The company is targeting MSPs, resellers and other partners in search of options to the hyperscalers.
Cloud channel partners looking for avenues around the Big Three – Amazon Web Services, Microsoft Azure and Google Cloud – have a new option. On Tuesday, alternative cloud provider Vultr made its partner program generally available. The Florida-based company seeks to add more managed services providers, resellers and so-called technology innovators to its roster.
More than 500 partners already work with Vultr, the vendor says. These folks “are frustrated by the limited margins, high prices and restrictive programs of the big tech cloud providers,” Vultr notes.
In direct response to those frustrations, Vultr says its partners earn “industry best” margins on computing and storage. Pricing also can come in around 50% lower than the hyperscalers’ rates, Vultr says. Moreover, partners get “channel-friendly” packaging such as annual SKUs.

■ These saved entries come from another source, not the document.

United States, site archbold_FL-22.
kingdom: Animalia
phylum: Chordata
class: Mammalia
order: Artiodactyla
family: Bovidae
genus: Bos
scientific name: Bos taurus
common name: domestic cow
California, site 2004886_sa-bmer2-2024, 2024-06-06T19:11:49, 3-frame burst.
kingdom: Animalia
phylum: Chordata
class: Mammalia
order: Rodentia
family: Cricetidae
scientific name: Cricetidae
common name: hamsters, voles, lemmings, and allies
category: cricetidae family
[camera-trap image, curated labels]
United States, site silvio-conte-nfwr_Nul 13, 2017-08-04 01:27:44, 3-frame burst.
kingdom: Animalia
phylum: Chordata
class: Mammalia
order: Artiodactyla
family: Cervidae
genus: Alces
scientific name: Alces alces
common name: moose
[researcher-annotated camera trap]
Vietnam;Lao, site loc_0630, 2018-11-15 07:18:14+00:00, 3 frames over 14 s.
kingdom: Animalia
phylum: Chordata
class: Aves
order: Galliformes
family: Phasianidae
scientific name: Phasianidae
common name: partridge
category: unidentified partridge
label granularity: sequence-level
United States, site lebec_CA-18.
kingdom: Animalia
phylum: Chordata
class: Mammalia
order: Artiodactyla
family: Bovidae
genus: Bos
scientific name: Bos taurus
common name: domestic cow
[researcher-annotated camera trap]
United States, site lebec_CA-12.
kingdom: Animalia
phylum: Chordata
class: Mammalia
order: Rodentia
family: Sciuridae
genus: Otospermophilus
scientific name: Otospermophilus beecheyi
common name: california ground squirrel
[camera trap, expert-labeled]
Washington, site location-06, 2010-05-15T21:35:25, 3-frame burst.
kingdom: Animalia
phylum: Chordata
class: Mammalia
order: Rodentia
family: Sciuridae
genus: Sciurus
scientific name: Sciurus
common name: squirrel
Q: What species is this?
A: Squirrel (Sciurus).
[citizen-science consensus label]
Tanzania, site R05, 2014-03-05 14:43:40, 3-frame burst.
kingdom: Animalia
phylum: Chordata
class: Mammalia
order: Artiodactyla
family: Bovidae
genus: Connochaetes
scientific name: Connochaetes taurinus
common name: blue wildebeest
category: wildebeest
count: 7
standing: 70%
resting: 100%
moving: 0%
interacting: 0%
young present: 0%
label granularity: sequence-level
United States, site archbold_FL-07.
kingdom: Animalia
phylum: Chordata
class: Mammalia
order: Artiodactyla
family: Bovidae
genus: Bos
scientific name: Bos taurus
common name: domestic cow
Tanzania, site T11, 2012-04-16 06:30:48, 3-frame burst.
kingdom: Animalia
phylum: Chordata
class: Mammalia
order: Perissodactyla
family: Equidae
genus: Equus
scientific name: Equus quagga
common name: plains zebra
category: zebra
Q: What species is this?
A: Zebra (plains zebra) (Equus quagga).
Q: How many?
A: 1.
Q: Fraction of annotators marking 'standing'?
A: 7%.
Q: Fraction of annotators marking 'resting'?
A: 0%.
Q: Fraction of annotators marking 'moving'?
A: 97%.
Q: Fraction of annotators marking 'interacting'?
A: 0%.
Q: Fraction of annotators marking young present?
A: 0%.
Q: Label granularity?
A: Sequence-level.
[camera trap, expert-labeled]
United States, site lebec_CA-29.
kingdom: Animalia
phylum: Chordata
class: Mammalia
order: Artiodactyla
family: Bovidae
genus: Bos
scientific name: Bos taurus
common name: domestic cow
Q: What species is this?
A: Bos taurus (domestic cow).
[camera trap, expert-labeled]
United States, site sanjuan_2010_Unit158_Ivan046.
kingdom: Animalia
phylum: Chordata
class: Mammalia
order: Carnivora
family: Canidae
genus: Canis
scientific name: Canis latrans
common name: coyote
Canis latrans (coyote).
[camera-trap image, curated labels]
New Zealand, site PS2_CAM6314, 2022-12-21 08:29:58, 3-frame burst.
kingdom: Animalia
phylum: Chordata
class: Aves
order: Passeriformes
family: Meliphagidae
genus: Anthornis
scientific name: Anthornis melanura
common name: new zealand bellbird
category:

At the same time, MSPs, VARs, developers and other participants can build services on top of Vultr’s platform.
Vultr’s Shane Zide
“As the Big Tech clouds have gotten bigger and more powerful, partners have been left with shrinking margins on cloud compute and cloud storage, increasingly complex program rules, and less personalized attention,” said Shane Zide, vice president of global sales and channel at Vultr. “Vultr’s new partner program is a fresh alternative.”
Indeed, more alternative cloud providers continue to crop up and target the channel. Linode has been around the longest, since 2003; there’s also DigitalOcean.